October 9, 2015

I am stepping down from the Museum...

This is a letter that I sent yesterday to the Museum community:


Dear Friends,

I write to share some news with you – I have decided to step down as Director & CEO of the Museum at the end of December.

After fifteen years, it is time to move on and pursue other activities, including a book project that details my involvement with the Josef Mengele investigation.

As I was reaching this decision, I had time to reflect on my tenure at the Museum.
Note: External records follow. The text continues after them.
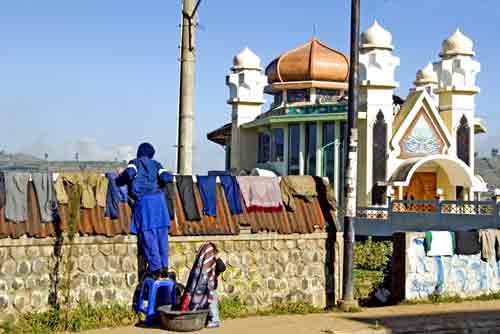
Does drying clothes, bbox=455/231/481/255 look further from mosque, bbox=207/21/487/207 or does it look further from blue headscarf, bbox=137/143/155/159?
mosque, bbox=207/21/487/207

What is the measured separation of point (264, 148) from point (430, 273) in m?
21.2

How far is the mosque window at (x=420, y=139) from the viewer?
31297mm

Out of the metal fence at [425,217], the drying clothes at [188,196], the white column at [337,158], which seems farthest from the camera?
the white column at [337,158]

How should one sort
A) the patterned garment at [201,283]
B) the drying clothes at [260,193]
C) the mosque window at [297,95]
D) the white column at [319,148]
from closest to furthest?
1. the patterned garment at [201,283]
2. the drying clothes at [260,193]
3. the white column at [319,148]
4. the mosque window at [297,95]

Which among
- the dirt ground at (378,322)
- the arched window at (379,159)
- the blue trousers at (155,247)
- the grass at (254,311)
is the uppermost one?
the arched window at (379,159)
I thought of how the Robert M. Morgenthau Wing was the first new construction in Lower Manhattan following the great tragedy of 9/11. I thought of the Museum’s many award-winning exhibitions, about the hundreds of thousands of school kids who have been educated, and about the Museum’s smart and enriching cultural programming.

And most of all, I have savored the satisfaction that this institution has remained worthy of its mission to preserve and relate such an important history about Jewish life and heritage before, during, and after the Holocaust.
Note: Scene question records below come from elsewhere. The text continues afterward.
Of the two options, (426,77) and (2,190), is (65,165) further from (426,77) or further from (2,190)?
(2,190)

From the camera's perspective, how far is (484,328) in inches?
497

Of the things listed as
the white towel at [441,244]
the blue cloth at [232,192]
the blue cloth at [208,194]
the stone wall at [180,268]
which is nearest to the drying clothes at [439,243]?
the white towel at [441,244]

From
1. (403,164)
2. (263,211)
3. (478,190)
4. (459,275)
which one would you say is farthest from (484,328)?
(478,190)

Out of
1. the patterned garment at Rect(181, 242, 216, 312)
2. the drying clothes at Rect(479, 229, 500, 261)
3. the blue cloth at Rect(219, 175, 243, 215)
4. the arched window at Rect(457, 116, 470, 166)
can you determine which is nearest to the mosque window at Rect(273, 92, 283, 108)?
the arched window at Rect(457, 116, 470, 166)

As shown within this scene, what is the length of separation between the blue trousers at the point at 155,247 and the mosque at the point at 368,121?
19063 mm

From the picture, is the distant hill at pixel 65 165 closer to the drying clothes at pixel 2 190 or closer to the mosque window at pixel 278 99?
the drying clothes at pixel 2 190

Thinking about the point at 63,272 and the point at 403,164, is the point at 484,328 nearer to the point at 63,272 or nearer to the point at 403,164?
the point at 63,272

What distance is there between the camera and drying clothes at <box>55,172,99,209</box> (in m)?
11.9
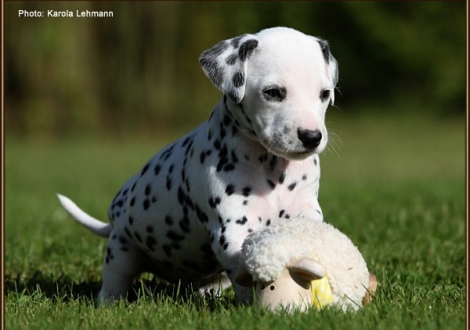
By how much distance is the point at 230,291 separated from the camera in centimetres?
530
I want to take this opportunity to thank you all very much for your support of the Museum. This institution, dedicated to memory and hope, exists and thrives because of you – visitors, audiences, members, donors, gallery educators, volunteers, and everyone else who makes up our large and vibrant family.

I am honored that the Board will confer upon me the title of Director Emeritus and has asked me to remain as President of the Auschwitz Jewish Center Foundation, which is such an important affiliate of the Museum.

In the weeks ahead, Chairman Bruce Ratner and the Board will convene a search committee to seek my successor, and I have offered to assist in any way I can.

I am grateful for the remarkable opportunity to have served such a noble institution and to have had your support. I look forward to watching the Museum continue to grow and flourish in the years ahead.

With every good wish,


David G. Marwell, Ph.D.
Museum Director & CEO

January 27, 2015

International Holocaust Remembrance Day

NASDAQ Video Wall in Times Square




























My remarks at the Closing Bell Ceremony at NASDAQ this afternoon:

Seventy years ago today, Allied forces entered the Auschwitz Concentration camp and discovered evidence of unparalleled crimes – crimes that would shock the conscience of the world and would forever change our notion of the power of humans beings to commit evil acts. 
Emerging from the ashes of Auschwitz were sparks of rebirth and evidence of the human spirit’s resilience and ability to rebuild life and community after great tragedy.  It is no accident that the birthrate among survivors, in displaced persons camps after the war, spiked, illustrating the exponential power of survival.

Although we commemorate the Holocaust every day at the Museum of Jewish Heritage in Lower Manhattan – honoring those who perished by celebrating their lives and legacies, we join the international community on this International Holocaust Remembrance Day and reflect on what was lost and honor those who survived.